* **About this task**: Below are some records. Write out the line that contains "Η φωτογραφία της" and all lines after it, exactly, but not the pictures.

── Records to process ──

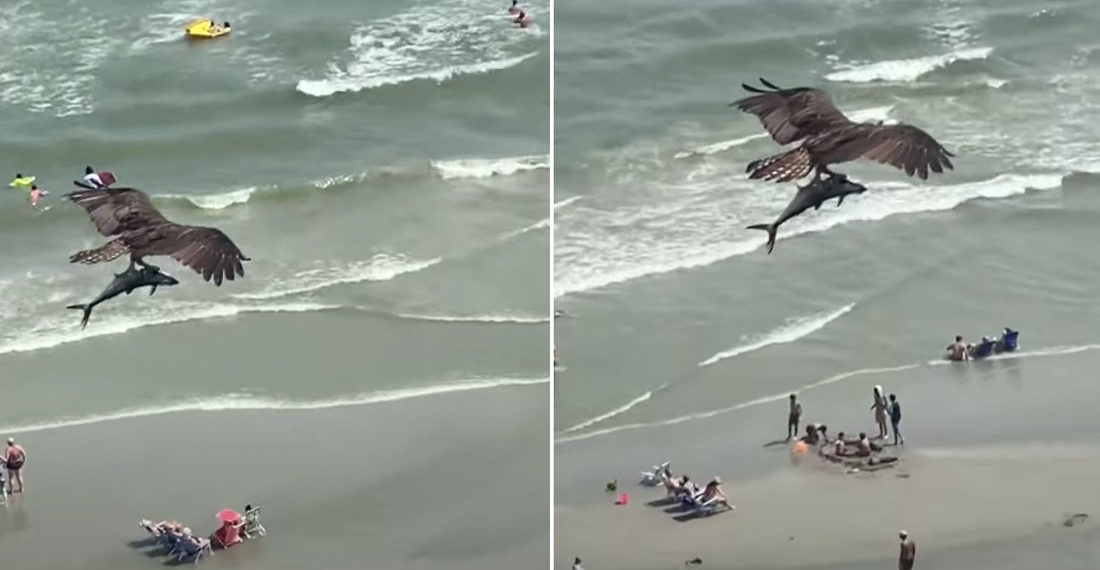 Good Lord: Osprey Flying With Giant Fish In Talons Above Beach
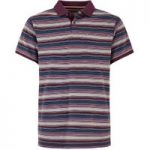 Weird Fish Bolam Stripe Polo Wine Size 5XL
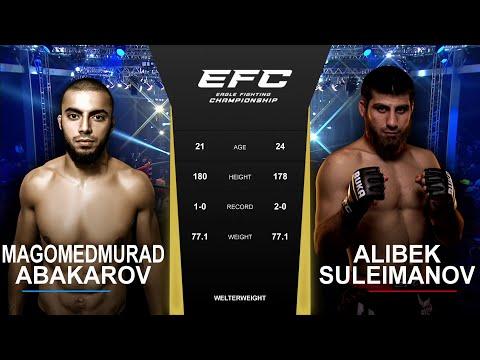 Претендент на пояс? | EFC 42: Алибек Сулейманов - Магомедмурад Абакаров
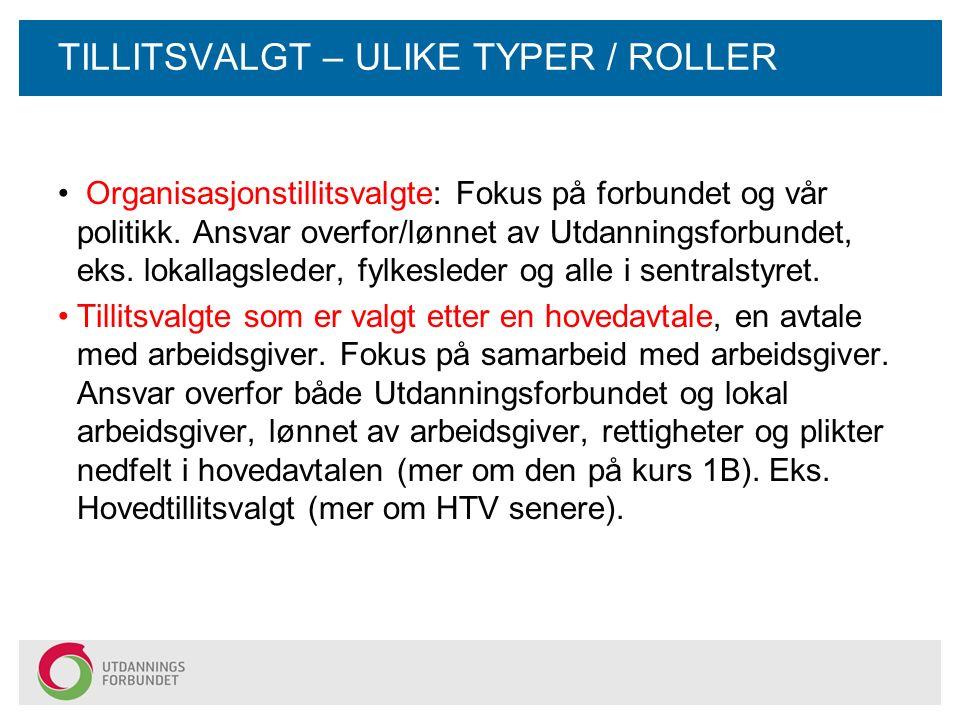 TILLITSVALGT – ULIKE TYPER / ROLLER Organisasjonstillitsvalgte: Fokus på forbundet og vår politikk.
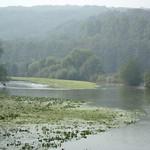 Ruhrhochwasser im Morgendunst in der Heisinger Ruhraue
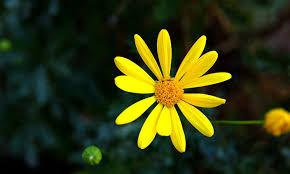पीला फूल
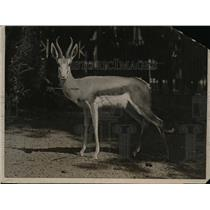 1920 Press Photo Bronx Zoo in NYC a Springbuck deer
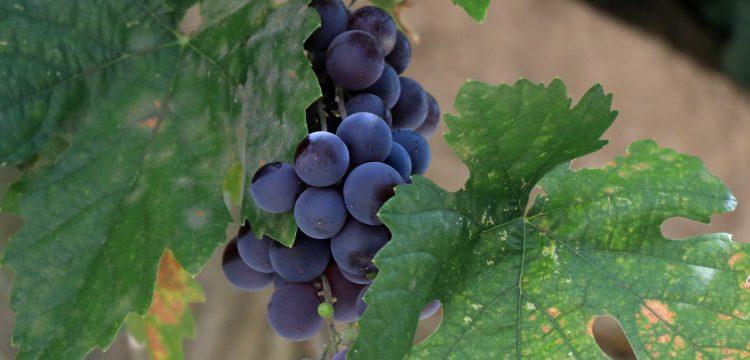 Gesi Bağları'nda artık korumaya alınan üzümler var
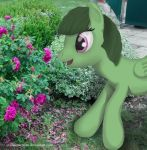 IRL Pony attempt #1: Verdure by Infrasonicman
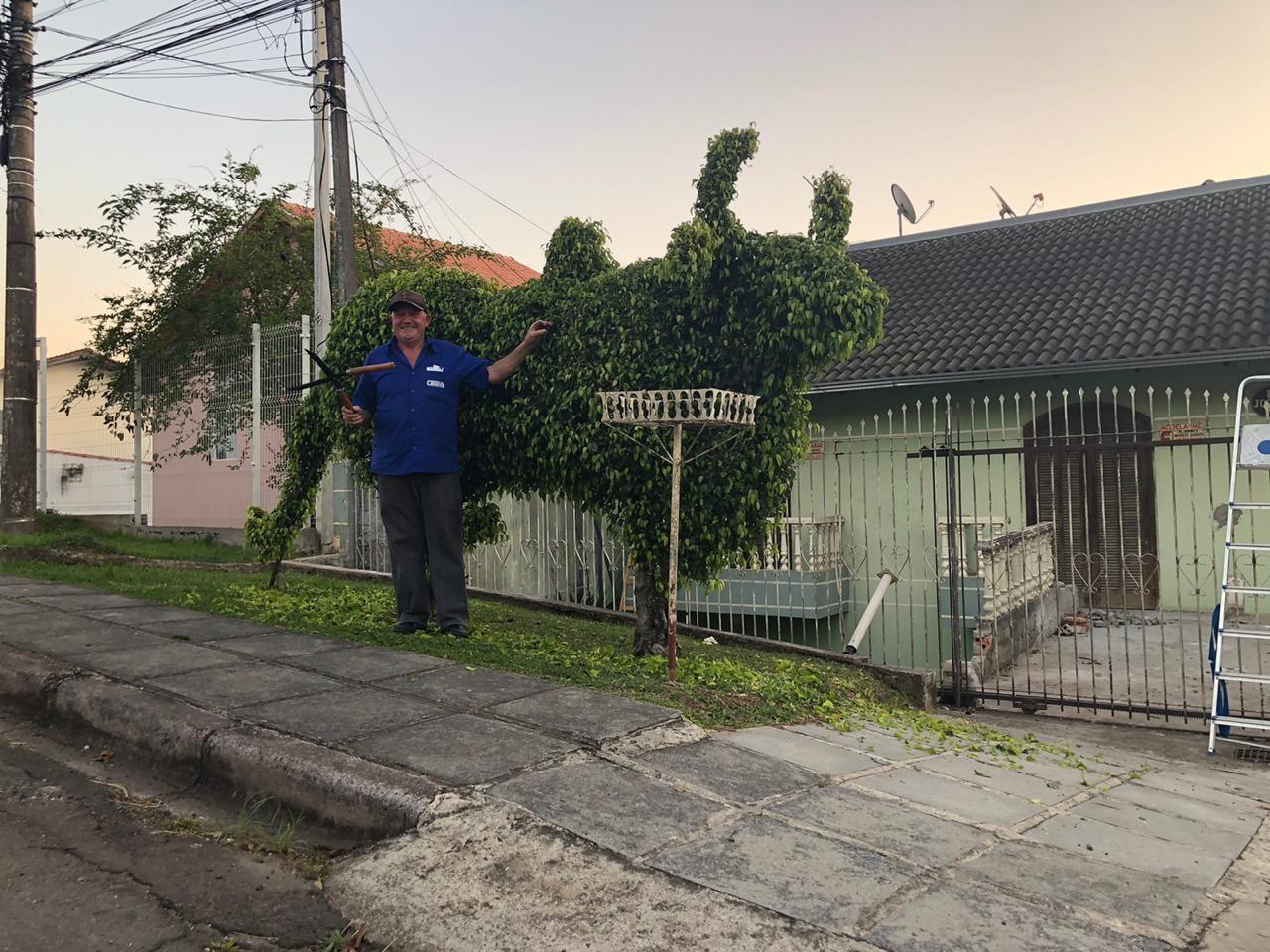 'Tem quem me chame de Edward Mãos de Tesoura', diz vendedor que esculpiu boi em árvores do quintal de casa em Curitiba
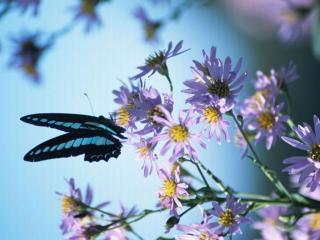 обои Бабочка на цветочной веточке фото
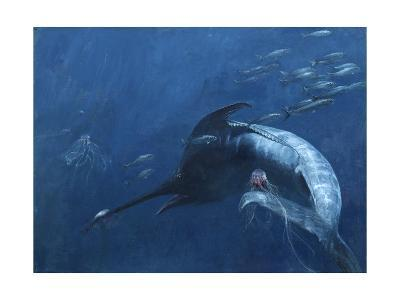 Blue Marlin, Bunker, and Jellies, 2003-Stanley Meltzoff-Giclee Print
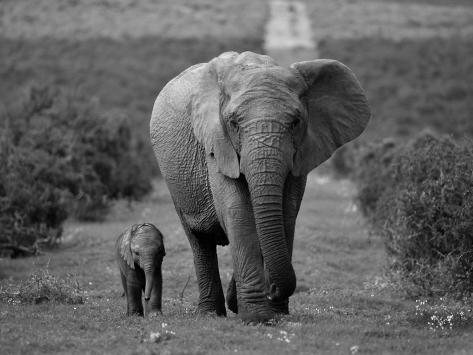 Mother and Calf, African Elephant (Loxodonta Africana), Addo National Park, South Africa, Africa Fotografie-Druck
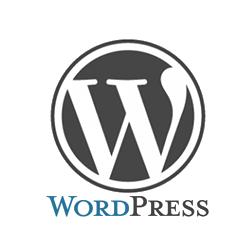 イラストレーターやフォトショップ、Webデザイン WordPressの個人レッスン学校。出張スカイプで東京~全国対応。無料体験レッスン、入会金無料特典あり。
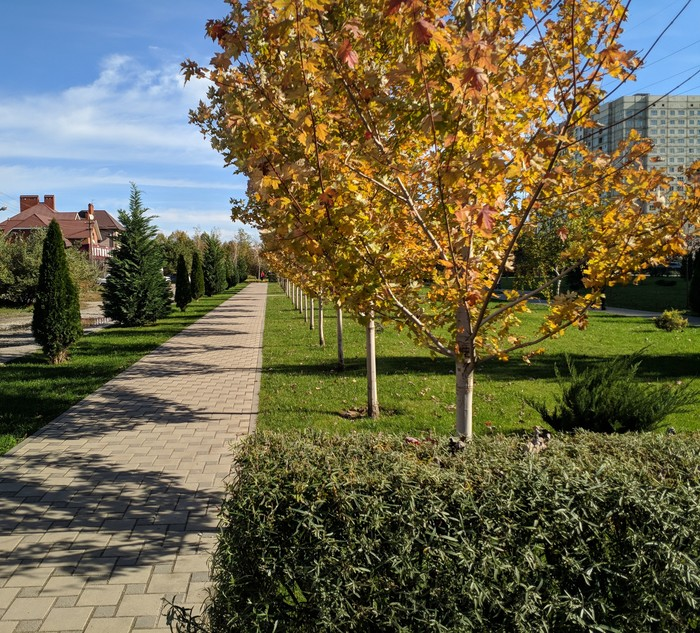 Теплая южная осень Краснодар, Фотография, Осень, Длиннопост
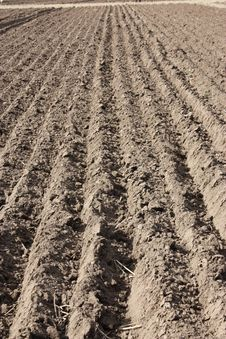 Free Ploughed Field Stock Photo - 16742590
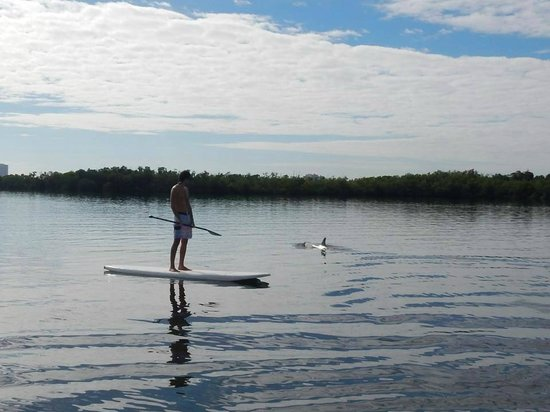 South Florida Paddle: Dolphin on Singer Island tour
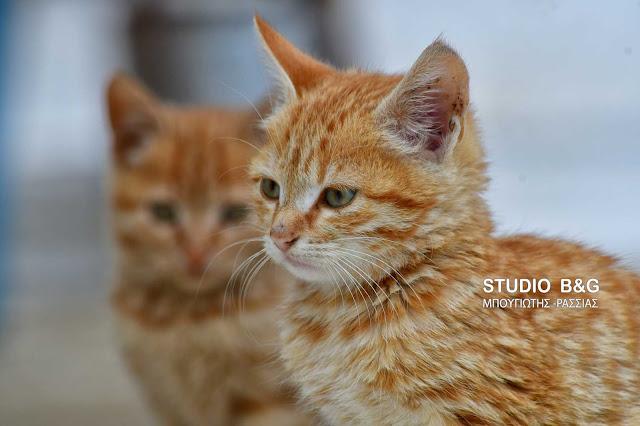 Η φωτογραφία της ημέρας: Οι παιχνιδιάρες γατούλες
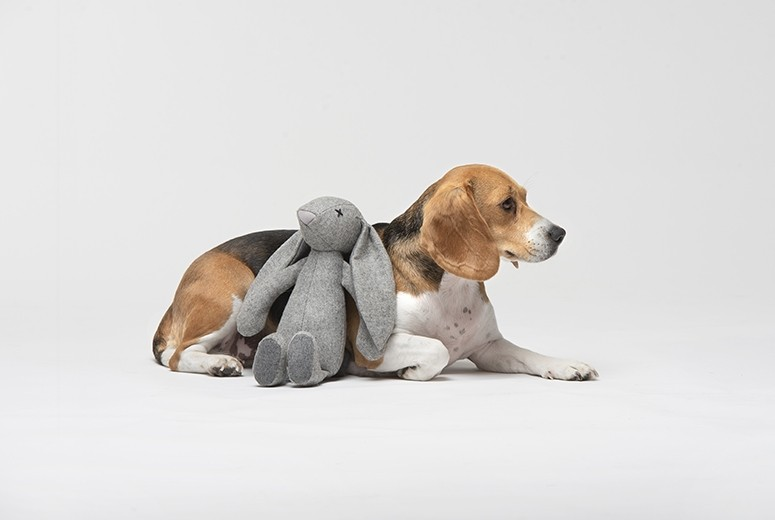 Rabbit Plush Toy for Dogs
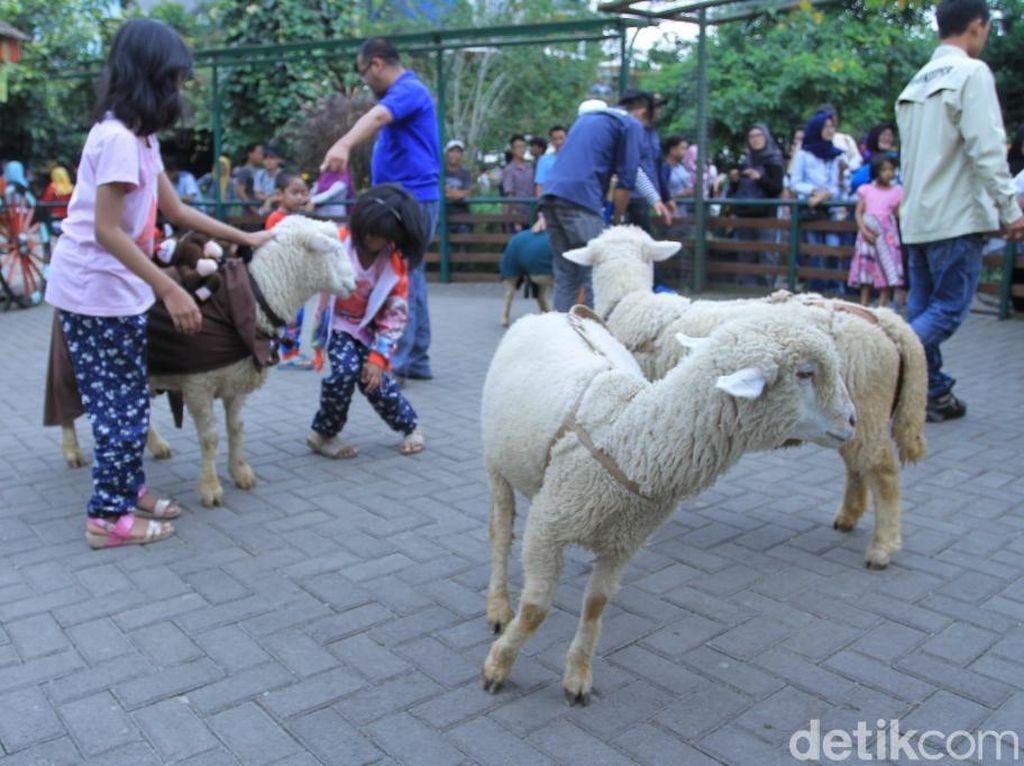 Ini Nih Kebun Binatang Mini di Lembang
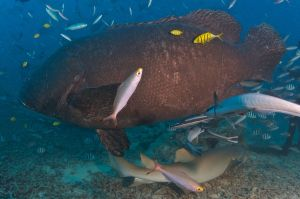 Grouper Side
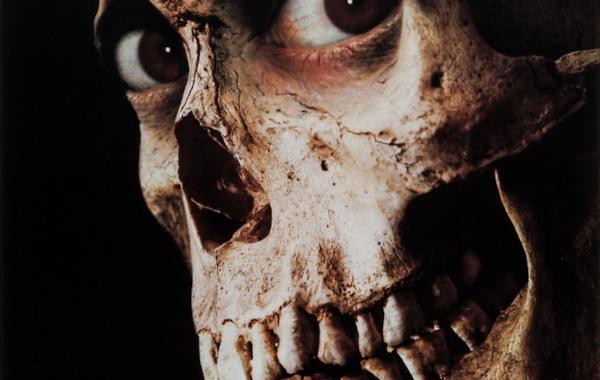 evil-dead-2-31216.jpg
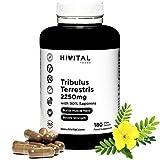 Tribulus Terrestris 2250 mg   180 vegane Kapseln   100% natürlich mit 90% Saponinen   Erhöht Testosteron, Muskelmasse, Kraft, Ausdauer und Energie und hilft bei der Muskelregeneration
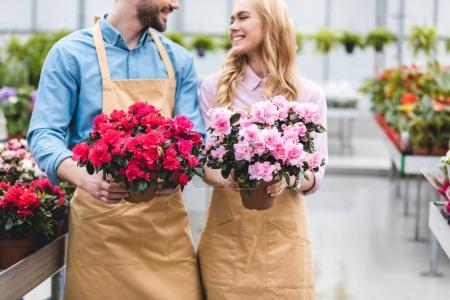 Couple of owners of greenhouse holding pots with azalea flowers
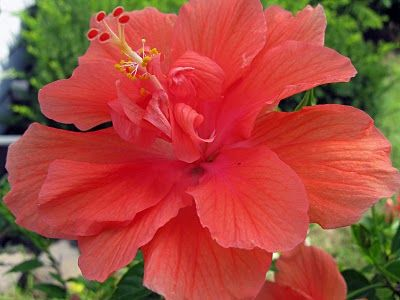 Beautiful Hibiscus Flowers With Images Hibiscus Plant Hibiscus Flowers Flowers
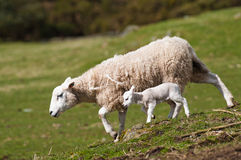 Ewe and Lamb Royalty Free Stock Photo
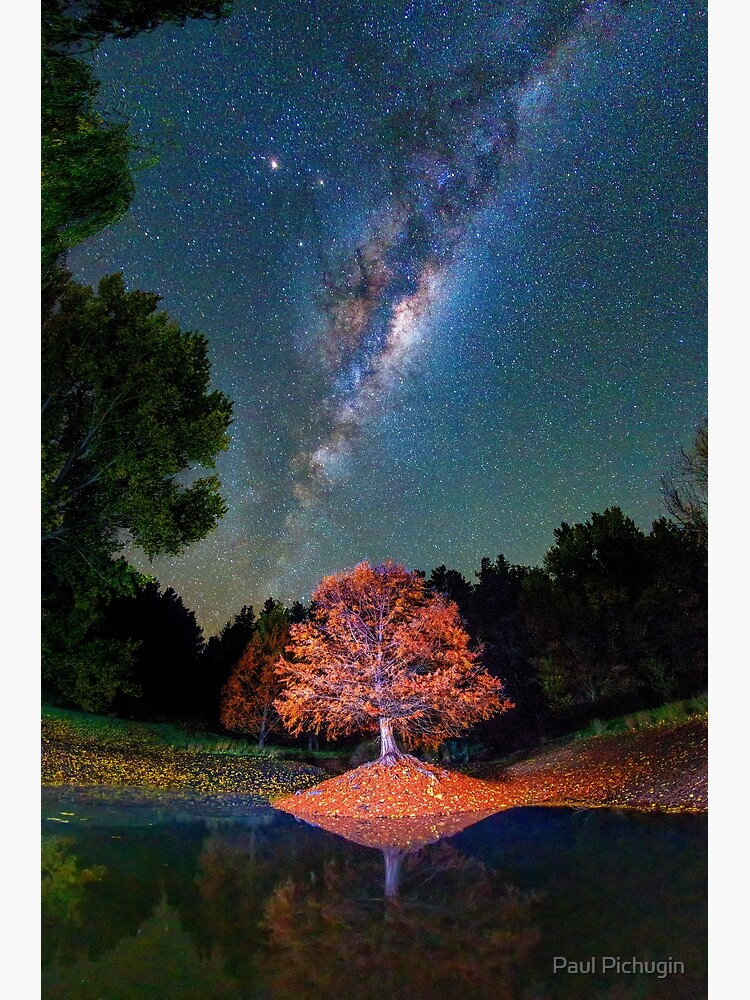 Night Skies over Balingup by paulmp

───

* **Solution**:
 Η φωτογραφία της ημέρας: Οι παιχνιδιάρες γατούλες
 Rabbit Plush Toy for Dogs
 Ini Nih Kebun Binatang Mini di Lembang
 Grouper Side
 evil-dead-2-31216.jpg
 Tribulus Terrestris 2250 mg   180 vegane Kapseln   100% natürlich mit 90% Saponinen   Erhöht Testosteron, Muskelmasse, Kraft, Ausdauer und Energie und hilft bei der Muskelregeneration
 Couple of owners of greenhouse holding pots with azalea flowers
 Beautiful Hibiscus Flowers With Images Hibiscus Plant Hibiscus Flowers Flowers
 Ewe and Lamb Royalty Free Stock Photo
 Night Skies over Balingup by paulmp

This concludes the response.